Hi!
I followed tutorials/quantization and tried to PTQ MobileNetV2 from torchvision.
However, when I tried to predict with the quantized model, I got the following error and could not run it. How can I solve this problem?
By the way, do I need to insert QuantStub() and DeQuantStub() in the foward when I do a PTQ?
I’m confused because there are so many ways to do this.
What is the correct way to do a PTQ in Pytorch 1.7.1?
Quantization — PyTorch 1.7.1 documentation
torch.quantization — PyTorch 1.7.1 documentation
Quantization Recipe — PyTorch Tutorials 1.7.1 documentation
Error
Traceback (most recent call last):
File "ptq_imagenet_pth.py", line 137, in <module>
res = model_static_quantized(x.clone().detach().to(device, dtype=torch.float))
...
...
RuntimeError: Could not run 'quantized::conv2d.new' with arguments from the 'CUDA' backend. 'quantized::conv2d.new' is only available for these backends: [QuantizedCPU, BackendSelect, Named, AutogradOther, AutogradCPU, AutogradCUDA, AutogradXLA, Tracer, Autocast, Batched, VmapMode].
QuantizedCPU: registered at /pytorch/aten/src/ATen/native/quantized/cpu/qconv.cpp:858 [kernel]
BackendSelect: fallthrough registered at /pytorch/aten/src/ATen/core/BackendSelectFallbackKernel.cpp:3 [backend fallback]
Named: registered at /pytorch/aten/src/ATen/core/NamedRegistrations.cpp:7 [backend fallback]
AutogradOther: fallthrough registered at /pytorch/aten/src/ATen/core/VariableFallbackKernel.cpp:35 [backend fallback]
AutogradCPU: fallthrough registered at /pytorch/aten/src/ATen/core/VariableFallbackKernel.cpp:39 [backend fallback]
AutogradCUDA: fallthrough registered at /pytorch/aten/src/ATen/core/VariableFallbackKernel.cpp:43 [backend fallback]
AutogradXLA: fallthrough registered at /pytorch/aten/src/ATen/core/VariableFallbackKernel.cpp:47 [backend fallback]
Tracer: fallthrough registered at /pytorch/torch/csrc/jit/frontend/tracer.cpp:967 [backend fallback]
Autocast: fallthrough registered at /pytorch/aten/src/ATen/autocast_mode.cpp:254 [backend fallback]
Batched: registered at /pytorch/aten/src/ATen/BatchingRegistrations.cpp:511 [backend fallback]
VmapMode: fallthrough registered at /pytorch/aten/src/ATen/VmapModeRegistrations.cpp:33 [backend fallback]
PTQ script
device = torch.device("cuda:0" if torch.cuda.is_available() else "cpu")
model = torchvision.models.mobilenet_v2(pretrained=True)
model.eval()
backend = "fbgemm"
model.qconfig = torch.quantization.get_default_qconfig(backend)
torch.backends.quantized.engine = backend
model_static_quantized = torch.quantization.prepare(model, inplace=False)
model_static_quantized = torch.quantization.convert(model_static_quantized, inplace=False)
model_static_quantized = model_static_quantized.to(device)
#x is input tensor whose shape is (100, 3, 224, 224)
res = model_static_quantized(x.clone().detach().to(device, dtype=torch.float))
Environment
- Ubuntu: 18.0
- CUDA: 11.0
- Python: 3.6.10
- PyTorch: 1.7.1
- torchvision: 0.8.2
Thank you!

### DATA PROVIDED
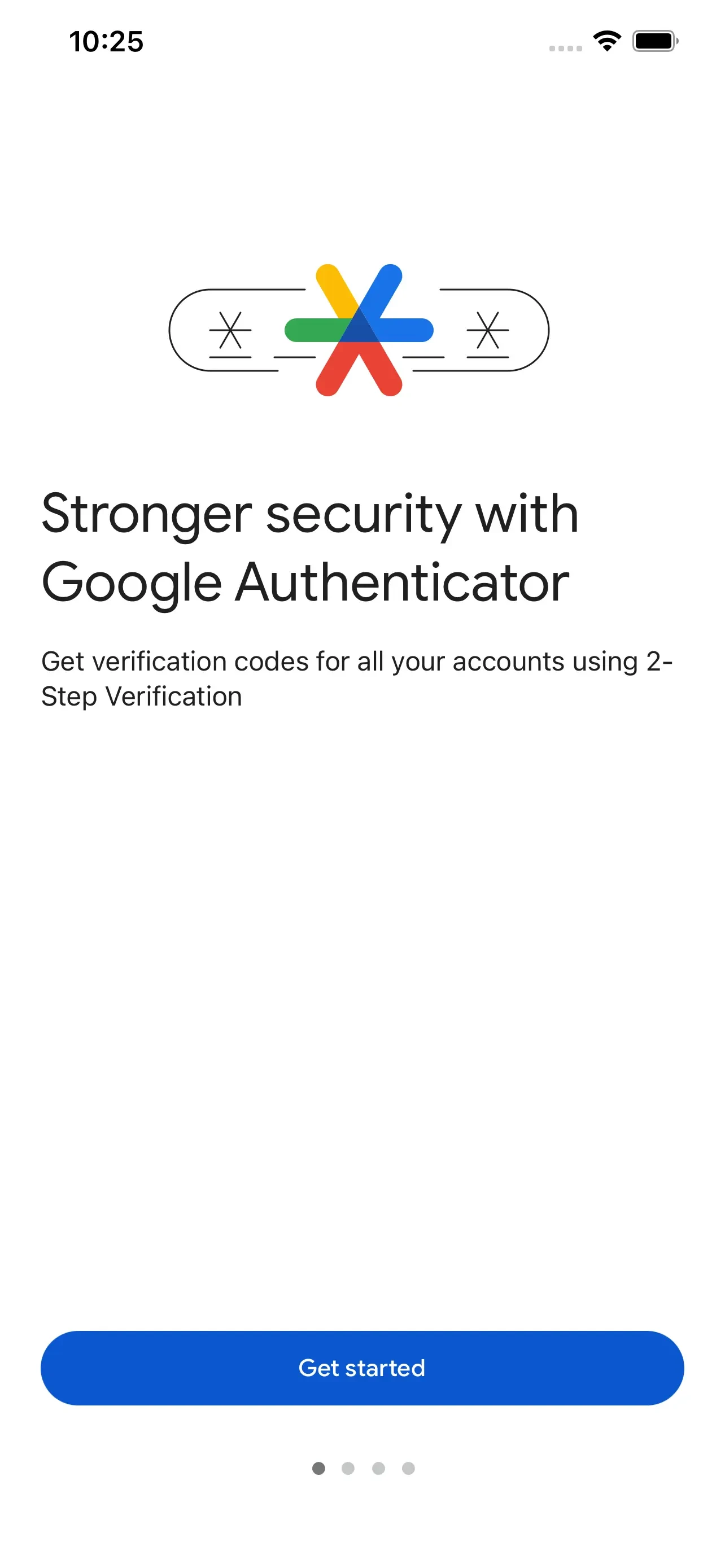 Google Authenticator app store screenshot 1 — Utilities (iOS)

### HOW TO COMPLETE THIS TASK
Answer these questions using the forum post about quantizing MobileNetV2:
1. What string is assigned to the backend variable in the PTQ script?
2. Which Python version appears under the environment details?
3. What shape does the script comment give for the input tensor x?
The listing is not needed for this work.

### RESULT OF THIS EXERCISE
1. "fbgemm"
2. 3.6.10
3. (100, 3, 224, 224)